問題文
尼崎城と寺町を紹介する文章を、最後の文のあとから書き継いでください。

── 選択された文章 ──

平成最後の年である2019年、約150年ぶりの尼崎城の再建が話題となりました。
一方で、この新しいお城の近くには、古いお寺が立ち並ぶ風情あるエリアも残ります。
昔の尼崎城があった江戸時代からの町並み。
ここは、「寺町」と呼ばれています。
尼崎城と寺町
尼崎は、古くから、京・大坂と西国とを結ぶ、交通の要衝として知られました。
また、江戸幕府は、直轄地・大坂の西の守りとして、この尼崎を重視。
譜代大名・戸田氏鉄に命じて築かせたのが尼崎城です。


築城と並行して、お城の周辺には、藩士や領民が暮らす城下町が作られました。
なお、江戸時代の城下町は、身分・業種などによって町が区分けされるのが一般的。
尼崎城の城下町も、武家町や商人町などのエリアに分かれていました。
そのうち、お城の西側の一角にあったのが寺町です。

寺町には、お城周辺の寺院や藩主ゆかりのお寺など、さまざまな宗派のお寺が集められました。
尼崎城ができた当初の寺院の数は、約20。
その後、移転や廃寺などあったものの、現在でも、11のお寺が軒を連ねています。

寺町の寺院紹介
現在の寺町は、阪神尼崎駅のやや南西、尼崎城からも歩ける距離にあります。

───
── データの内容 ──

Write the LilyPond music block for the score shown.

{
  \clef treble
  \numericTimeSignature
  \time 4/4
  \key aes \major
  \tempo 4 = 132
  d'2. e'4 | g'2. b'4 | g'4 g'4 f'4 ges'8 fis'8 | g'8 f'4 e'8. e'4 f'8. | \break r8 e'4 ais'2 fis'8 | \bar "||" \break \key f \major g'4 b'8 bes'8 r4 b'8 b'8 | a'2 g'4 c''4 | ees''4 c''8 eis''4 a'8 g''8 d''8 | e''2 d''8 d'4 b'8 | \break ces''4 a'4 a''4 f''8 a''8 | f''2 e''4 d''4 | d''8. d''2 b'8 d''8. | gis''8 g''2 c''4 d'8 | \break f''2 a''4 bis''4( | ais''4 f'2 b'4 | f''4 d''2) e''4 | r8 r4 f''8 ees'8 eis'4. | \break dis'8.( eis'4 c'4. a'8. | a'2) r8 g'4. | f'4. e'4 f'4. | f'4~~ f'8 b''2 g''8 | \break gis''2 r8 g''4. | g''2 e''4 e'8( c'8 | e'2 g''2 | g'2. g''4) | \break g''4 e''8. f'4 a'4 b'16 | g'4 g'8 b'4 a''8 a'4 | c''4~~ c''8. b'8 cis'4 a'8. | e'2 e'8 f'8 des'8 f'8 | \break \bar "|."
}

───

解答
駅周辺は、長い商店街が縦横にのび、人通りが絶えない、尼崎随一の繁華街。
しかし、駅から通り一つ隔てた、この寺町は意外にも静か。
土塀越しに仏堂や塔が垣間見える、風情ある町並みが続きます。
では、現在の寺町に残る寺院をいくつかご紹介していきましょう。
なお、以下のお寺はすべて拝観無料。気軽に境内を訪れてみましょう。

本興寺
本興寺(ほんこうじ)は、法華宗(本門流)のお寺。
京都・本能寺などと並ぶ、法華宗本門流・四大本山の1つです。
創建は、室町時代中期の1420年。
現在の寺町で、最大規模の伽藍を誇る大寺院。
境内には、本堂や鐘楼、国重要文化財の開山堂・大方丈・三光堂などが立ち並びます。
また、天下五剣の1つ、数珠丸(国重要文化財)を所有することでも知られます。


広徳寺
広徳寺(こうとくじ)は臨済宗の寺院。
室町時代前半、1390年の創建と伝わります。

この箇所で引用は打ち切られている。